Re: perf events ring buffer memory barrier on powerpc
From: Peter Zijlstra <peterz@infradead.org>
Date: 2013-11-01 16:11:48
Also in:
lkml
On Wed, Oct 30, 2013 at 11:40:15PM -0700, Paul E. McKenney wrote:
quoted
void kbuf_write(int sz, void *buf) { u64 tail = ACCESS_ONCE(ubuf->tail); /* last location userspace read */ u64 offset = kbuf->head; /* we already know where we last wrote */ u64 head = offset + sz; if (!space(tail, offset, head)) { /* discard @buf */ return; } /* * Ensure that if we see the userspace tail (ubuf->tail) such * that there is space to write @buf without overwriting data * userspace hasn't seen yet, we won't in fact store data before * that read completes. */ smp_mb(); /* A, matches with D */ write(kbuf->data + offset, buf, sz); kbuf->head = head % kbuf->size; /* * Ensure that we write all the @buf data before we update the * userspace visible ubuf->head pointer. */ smp_wmb(); /* B, matches with C */ ubuf->head = kbuf->head; }
quoted
Now the whole crux of the question is if we need barrier A at all, since the STORES issued by the @buf writes are dependent on the ubuf->tail read.The dependency you are talking about is via the "if" statement?

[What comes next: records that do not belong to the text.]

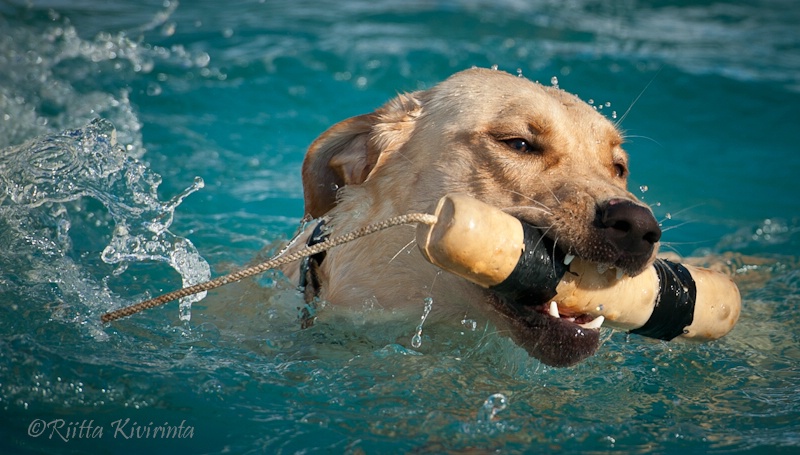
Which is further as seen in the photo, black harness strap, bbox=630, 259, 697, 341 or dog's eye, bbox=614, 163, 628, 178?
dog's eye, bbox=614, 163, 628, 178

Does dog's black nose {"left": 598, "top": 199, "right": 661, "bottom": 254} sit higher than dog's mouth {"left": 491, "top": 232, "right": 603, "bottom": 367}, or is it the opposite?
dog's black nose {"left": 598, "top": 199, "right": 661, "bottom": 254}

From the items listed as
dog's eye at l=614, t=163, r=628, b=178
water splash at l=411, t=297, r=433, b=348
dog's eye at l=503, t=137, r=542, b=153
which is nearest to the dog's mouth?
water splash at l=411, t=297, r=433, b=348

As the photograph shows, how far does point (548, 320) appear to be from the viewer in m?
3.60

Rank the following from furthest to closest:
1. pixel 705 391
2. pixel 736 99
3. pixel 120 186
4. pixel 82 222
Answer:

Even C/C++11 is not required to respect control dependencies.
But surely we must be able to make it so; otherwise you'd never be able
to write:
void *ptr = obj1;
void foo(void)
{
/* create obj2, obj3 */
smp_wmb(); /* ensure the objs are complete */
/* expose either obj2 or obj3 */
if (x)
ptr = obj2;
else
ptr = obj3;
/* free the unused one */
if (x)
free(obj3);
else
free(obj2);
}
Earlier you said that 'volatile' or '__atomic' avoids speculative
writes; so would:
volatile void *ptr = obj1;
Make the compiler respect control dependencies again? If so, could we
somehow mark that !space() condition volatile?
Currently the above would be considered a valid pattern. But you're
saying its not because the compiler is free to expose both obj2 and obj3
(for however short a time) and thus the free of the 'unused' object is
incorrect and can cause use-after-free.
In fact; how can we be sure that:
void *ptr = NULL;
void bar(void)
{
void *obj = malloc(...);
/* fill obj */
if (!err)
rcu_assign_pointer(ptr, obj);
else
free(obj);
}
Does not get 'optimized' into:
void bar(void)
{
void *obj = malloc(...);
void *old_ptr = ptr;
/* fill obj */
rcu_assign_pointer(ptr, obj);
if (err) { /* because runtime profile data says this is unlikely */
ptr = old_ptr;
free(obj);
}
}
We _MUST_ be able to rely on control flow, otherwise me might as well
all go back to writing kernels in asm.